* [REQUIREMENT]:
Copy out every one of the records below word for word, and leave the pictures out of your copy.

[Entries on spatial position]

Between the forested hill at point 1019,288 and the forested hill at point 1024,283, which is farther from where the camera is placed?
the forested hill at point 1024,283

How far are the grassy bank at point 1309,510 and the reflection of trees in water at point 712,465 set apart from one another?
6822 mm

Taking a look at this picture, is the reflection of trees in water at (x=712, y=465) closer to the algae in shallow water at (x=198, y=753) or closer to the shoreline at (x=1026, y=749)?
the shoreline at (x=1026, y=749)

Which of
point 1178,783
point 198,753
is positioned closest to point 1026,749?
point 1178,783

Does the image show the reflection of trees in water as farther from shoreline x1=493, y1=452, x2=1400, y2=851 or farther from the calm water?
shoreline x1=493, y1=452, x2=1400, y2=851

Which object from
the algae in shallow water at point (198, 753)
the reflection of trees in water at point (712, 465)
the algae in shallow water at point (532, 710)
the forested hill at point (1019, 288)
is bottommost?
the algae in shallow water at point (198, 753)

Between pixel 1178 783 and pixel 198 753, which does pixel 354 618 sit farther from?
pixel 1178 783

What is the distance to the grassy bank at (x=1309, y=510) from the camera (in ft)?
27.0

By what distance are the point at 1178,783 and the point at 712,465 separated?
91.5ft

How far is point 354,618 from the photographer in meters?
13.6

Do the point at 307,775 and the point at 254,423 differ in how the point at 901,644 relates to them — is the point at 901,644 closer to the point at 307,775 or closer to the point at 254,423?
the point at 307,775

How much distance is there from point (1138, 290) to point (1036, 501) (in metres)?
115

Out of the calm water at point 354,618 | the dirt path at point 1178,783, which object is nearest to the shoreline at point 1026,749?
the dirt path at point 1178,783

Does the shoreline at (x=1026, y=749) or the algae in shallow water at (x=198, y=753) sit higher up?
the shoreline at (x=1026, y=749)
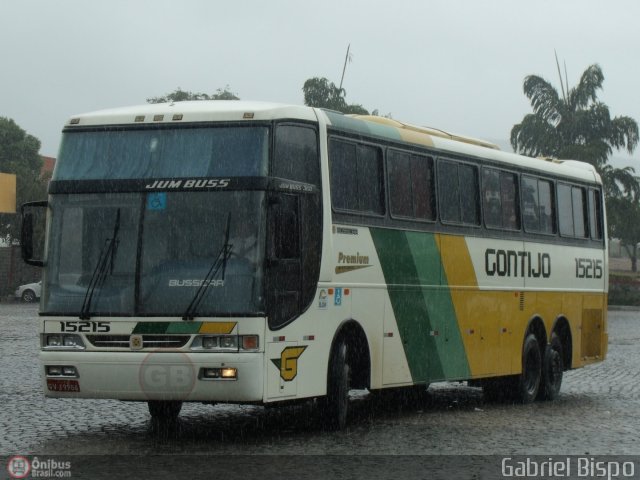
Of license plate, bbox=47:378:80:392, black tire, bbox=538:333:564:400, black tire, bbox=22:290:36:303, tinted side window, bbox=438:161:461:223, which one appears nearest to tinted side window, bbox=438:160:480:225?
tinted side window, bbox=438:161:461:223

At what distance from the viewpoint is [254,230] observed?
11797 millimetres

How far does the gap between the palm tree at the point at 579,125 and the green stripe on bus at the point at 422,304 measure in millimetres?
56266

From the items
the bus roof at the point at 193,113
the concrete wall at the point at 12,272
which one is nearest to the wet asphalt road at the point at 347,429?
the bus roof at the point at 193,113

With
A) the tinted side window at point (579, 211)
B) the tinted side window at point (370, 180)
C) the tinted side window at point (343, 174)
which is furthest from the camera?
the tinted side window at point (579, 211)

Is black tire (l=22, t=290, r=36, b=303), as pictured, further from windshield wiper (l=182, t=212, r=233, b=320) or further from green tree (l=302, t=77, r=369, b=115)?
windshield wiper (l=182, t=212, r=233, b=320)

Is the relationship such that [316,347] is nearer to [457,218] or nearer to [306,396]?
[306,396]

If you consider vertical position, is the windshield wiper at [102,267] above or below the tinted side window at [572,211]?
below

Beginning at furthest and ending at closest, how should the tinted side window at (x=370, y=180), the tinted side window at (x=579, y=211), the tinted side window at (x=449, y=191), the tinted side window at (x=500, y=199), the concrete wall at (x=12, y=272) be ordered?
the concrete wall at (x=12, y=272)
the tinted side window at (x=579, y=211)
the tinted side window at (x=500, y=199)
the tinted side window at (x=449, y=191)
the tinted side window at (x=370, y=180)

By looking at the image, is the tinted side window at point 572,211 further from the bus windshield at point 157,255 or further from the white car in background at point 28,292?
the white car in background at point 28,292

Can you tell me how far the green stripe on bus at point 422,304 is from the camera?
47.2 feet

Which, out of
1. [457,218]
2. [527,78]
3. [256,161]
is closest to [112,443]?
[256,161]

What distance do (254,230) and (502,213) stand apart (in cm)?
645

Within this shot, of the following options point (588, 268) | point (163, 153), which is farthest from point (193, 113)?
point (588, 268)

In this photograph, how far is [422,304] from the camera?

* [RESPONSE TO THIS EXERCISE]:
Between the forested hill at point 1019,288 and the forested hill at point 1024,283, which is farther from where the camera is placed?
the forested hill at point 1024,283

How far are the grassy bank at point 1309,510 and the reflection of trees in water at point 712,465 set apart from one another?
6822 mm

Taking a look at this picture, is the reflection of trees in water at (x=712, y=465) closer to the algae in shallow water at (x=198, y=753) or closer to the shoreline at (x=1026, y=749)?
the shoreline at (x=1026, y=749)

Which of
point 1178,783
point 198,753
is positioned closest to point 1026,749?
point 1178,783

Does the image show the reflection of trees in water as farther from shoreline x1=493, y1=452, x2=1400, y2=851 or farther from the calm water?
shoreline x1=493, y1=452, x2=1400, y2=851

Which object from
the algae in shallow water at point (198, 753)
the reflection of trees in water at point (712, 465)
the algae in shallow water at point (532, 710)
the forested hill at point (1019, 288)
is bottommost?
the algae in shallow water at point (198, 753)

Between pixel 1178 783 and pixel 198 753, which does pixel 354 618 sit farther from?
pixel 1178 783

What is the distance to the grassy bank at (x=1309, y=510) from the camera (in ft)?
27.0

By what distance are the point at 1178,783 and the point at 712,465 separated?
91.5ft

How far is point 354,618 from the photographer in meters?
13.6

Do the point at 307,775 and the point at 254,423 differ in how the point at 901,644 relates to them — is the point at 901,644 closer to the point at 307,775 or closer to the point at 254,423?
the point at 307,775

How much distance is there from point (1138, 290) to point (1036, 501) (in metres)?
115

Out of the calm water at point 354,618 | the dirt path at point 1178,783, which object is nearest to the shoreline at point 1026,749?
the dirt path at point 1178,783

Does the shoreline at (x=1026, y=749) or the algae in shallow water at (x=198, y=753) sit higher up?
the shoreline at (x=1026, y=749)
Of license plate, bbox=47:378:80:392, black tire, bbox=538:333:564:400, black tire, bbox=22:290:36:303, tinted side window, bbox=438:161:461:223, which one appears nearest to tinted side window, bbox=438:160:480:225?
tinted side window, bbox=438:161:461:223

At what distance from the viewpoint is [254,230] observed?
11797 millimetres

How far does the gap between the palm tree at the point at 579,125 and the green stripe on bus at the point at 422,304 measure in millimetres?
56266

From the items
the bus roof at the point at 193,113
the concrete wall at the point at 12,272
which one is nearest to the wet asphalt road at the point at 347,429?
the bus roof at the point at 193,113

With
A) the tinted side window at point (579, 211)
B) the tinted side window at point (370, 180)
C) the tinted side window at point (343, 174)
which is furthest from the camera?
the tinted side window at point (579, 211)

Is black tire (l=22, t=290, r=36, b=303), as pictured, further from windshield wiper (l=182, t=212, r=233, b=320) or further from green tree (l=302, t=77, r=369, b=115)?
windshield wiper (l=182, t=212, r=233, b=320)

Is the relationship such that [316,347] is nearer to [457,218] or nearer to [306,396]?
[306,396]

If you consider vertical position, is the windshield wiper at [102,267] above or below the tinted side window at [572,211]?
below

Beginning at furthest and ending at closest, how should the tinted side window at (x=370, y=180), the tinted side window at (x=579, y=211), the tinted side window at (x=449, y=191), the tinted side window at (x=500, y=199), the concrete wall at (x=12, y=272) be ordered?
the concrete wall at (x=12, y=272)
the tinted side window at (x=579, y=211)
the tinted side window at (x=500, y=199)
the tinted side window at (x=449, y=191)
the tinted side window at (x=370, y=180)

By looking at the image, is the tinted side window at point 572,211 further from the bus windshield at point 157,255 or further from the white car in background at point 28,292?
the white car in background at point 28,292

Can you tell me how far the green stripe on bus at point 422,304 is from the camera?
47.2 feet

Which, out of
1. [457,218]
2. [527,78]
3. [256,161]
is closest to [112,443]?
[256,161]

What distance do (254,230) and (502,213) stand apart (in cm)?
645

Within this shot, of the following options point (588, 268) | point (163, 153), which is farthest from point (193, 113)?
point (588, 268)

In this photograph, how far is [422,304] from the camera?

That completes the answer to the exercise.